Answer completely and concisely. Use diagrams, if you think that will make your answer clearer.

1. 15 points. Please describe the biology of an individual that is heterozygous for a pericentric inversion. Include descriptions of the effects on the heterozygote's own viability and its ability to make gametes. How could such a translocation be created?

2. 10 points. Please describe Hardy/Weinberg equilibrium, the conditions required to maintain it, and the value of this concept to population genetics. Describe the effects on allele and genotype frequencies when each of the assumptions is violated (individually) in a population that is in Hardy/Weinberg equilibrium in all other ways.

Third Genetics Paper, Spring 2006

25 points total. Paper is due at 10:00 a.m. on March 28, 2006.

1. 10 points. Please draw a double stranded DNA molecule that has the sequence 5' AAGCT 3'

on one strand. (This is the entire sequence of one DNA strand. It consists of only these 5 nucleotides. You figure out the sequence of the other strand.) Include all atoms (including hydrogens) and covalent bonds. Indicate roughly where hydrogen bonds are between strands.

2. 15 points. Describe tRNA synthesis and processing in eukaryotes. Include the basic reactions that are common to all RNA synthesis in prokaryotes. How does it differ from the same process in eukaryotes?

Last Genetics Paper, Spring 2006

25 points total. Paper is due at 10:00 a.m. on April 25, 2006.

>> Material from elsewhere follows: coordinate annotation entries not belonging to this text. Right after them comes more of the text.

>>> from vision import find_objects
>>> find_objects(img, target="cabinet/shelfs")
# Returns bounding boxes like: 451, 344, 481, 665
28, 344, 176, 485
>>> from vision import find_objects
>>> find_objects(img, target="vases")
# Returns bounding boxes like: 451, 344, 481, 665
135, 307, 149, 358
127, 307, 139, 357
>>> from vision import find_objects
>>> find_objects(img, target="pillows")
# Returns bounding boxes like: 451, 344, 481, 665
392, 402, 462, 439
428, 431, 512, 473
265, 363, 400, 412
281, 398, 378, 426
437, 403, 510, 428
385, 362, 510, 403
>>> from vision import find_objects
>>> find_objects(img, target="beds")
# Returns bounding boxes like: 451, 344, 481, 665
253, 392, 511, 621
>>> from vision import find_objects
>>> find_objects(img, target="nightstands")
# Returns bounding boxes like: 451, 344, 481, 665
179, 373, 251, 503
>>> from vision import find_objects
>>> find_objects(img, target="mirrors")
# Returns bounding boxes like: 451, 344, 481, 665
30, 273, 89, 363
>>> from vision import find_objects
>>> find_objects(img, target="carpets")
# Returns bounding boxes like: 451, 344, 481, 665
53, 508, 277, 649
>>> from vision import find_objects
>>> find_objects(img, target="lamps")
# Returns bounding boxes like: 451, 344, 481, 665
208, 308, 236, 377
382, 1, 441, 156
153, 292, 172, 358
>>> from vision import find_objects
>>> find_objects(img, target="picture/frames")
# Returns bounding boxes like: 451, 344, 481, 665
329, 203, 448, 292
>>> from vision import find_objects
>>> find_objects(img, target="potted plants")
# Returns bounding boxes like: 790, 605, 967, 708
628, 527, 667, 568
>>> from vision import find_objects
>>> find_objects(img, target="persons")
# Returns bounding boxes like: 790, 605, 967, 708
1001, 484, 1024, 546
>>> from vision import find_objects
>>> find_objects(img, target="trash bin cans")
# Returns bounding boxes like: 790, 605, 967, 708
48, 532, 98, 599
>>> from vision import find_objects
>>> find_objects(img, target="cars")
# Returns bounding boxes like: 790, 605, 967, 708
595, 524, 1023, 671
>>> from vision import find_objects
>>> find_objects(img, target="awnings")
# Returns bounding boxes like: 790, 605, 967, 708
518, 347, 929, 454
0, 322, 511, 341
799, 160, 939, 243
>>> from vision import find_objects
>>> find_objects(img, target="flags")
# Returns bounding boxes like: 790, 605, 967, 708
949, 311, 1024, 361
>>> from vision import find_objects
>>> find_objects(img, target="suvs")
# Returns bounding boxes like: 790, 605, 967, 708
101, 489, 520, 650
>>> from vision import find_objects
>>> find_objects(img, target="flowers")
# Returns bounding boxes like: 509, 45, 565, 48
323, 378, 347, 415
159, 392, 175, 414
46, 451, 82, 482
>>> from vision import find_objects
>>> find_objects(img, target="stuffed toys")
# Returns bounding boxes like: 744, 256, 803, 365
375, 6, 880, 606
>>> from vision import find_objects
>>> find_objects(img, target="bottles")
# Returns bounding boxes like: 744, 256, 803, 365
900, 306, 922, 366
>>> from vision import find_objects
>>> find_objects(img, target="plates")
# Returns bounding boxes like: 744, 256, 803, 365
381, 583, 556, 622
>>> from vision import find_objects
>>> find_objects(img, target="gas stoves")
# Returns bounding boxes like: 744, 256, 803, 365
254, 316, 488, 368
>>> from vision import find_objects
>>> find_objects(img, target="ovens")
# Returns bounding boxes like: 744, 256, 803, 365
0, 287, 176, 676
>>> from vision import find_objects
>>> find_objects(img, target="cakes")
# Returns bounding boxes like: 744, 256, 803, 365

1. Describe the regulatory mechanisms used in the Tryptophan operon. Please describe the organization of the DNA, the purpose of each section of DNA, and all regulatory phenomena and mechanisms. Make sure you describe the purpose of the whole operon, and why that purpose is important to the organism.

Genetics. Sample First test

Sample test answers start on page 14 of the syllabus.

Write your name at the top of each page. Name

This test consists of 7 short answer questions (4 points each), 11 multiple choice questions (4 points each), and 2 problems (14 points each).

For the short answer questions, you must answer the question in 25 words or less. Make it clear, concise, and legible. There is partial credit on short answer questions.

For the multiple choice questions, choose the best answer from those available. Write your answer in the space provided. Only unambiguous answers written in the correct place will count. There is no partial credit on multiple choice questions.

For the problems, you may use a calculator, but make sure that you write out your calculations so that I can see what math you did to get to your answer. Make sure that you answer the questions that are asked clearly, concisely, and completely. Partial credit will be given for problems. However, a correct answer in which there is additional incorrect material will not receive full credit.

If you need clarification of a question or problem, raise your hand. I will clarify standard English, but I will not define genetics terms for you.

Short answer questions. 4 points each.

1. At what stage of meiosis would you see single chromatid chromosomes for the first time?

2. A sixth grade student mates her female black mouse (Josephine) with her male black mouse (Napoleon). Josephine and Napoleon make lots of baby mice over a 12 month period. When all of the offspring of this mating are added up, the results are:

40 female black mice

20 male black mice

How do you explain this result?

3. What is the difference between maternal effect and maternal inheritance?

4. Recently, developmental biologists have created genetically identical copies of some mammals. (“Cloning”). In one case, they produced two calves that were both genetically identical to their “mother”. These black and white calves did not have identical patterns of black and white spots, nor was their coloration identical to their mother. Given that the calves are genetically identical to their mother, explain this lack of identical coloration. I need an explanation, not just a name.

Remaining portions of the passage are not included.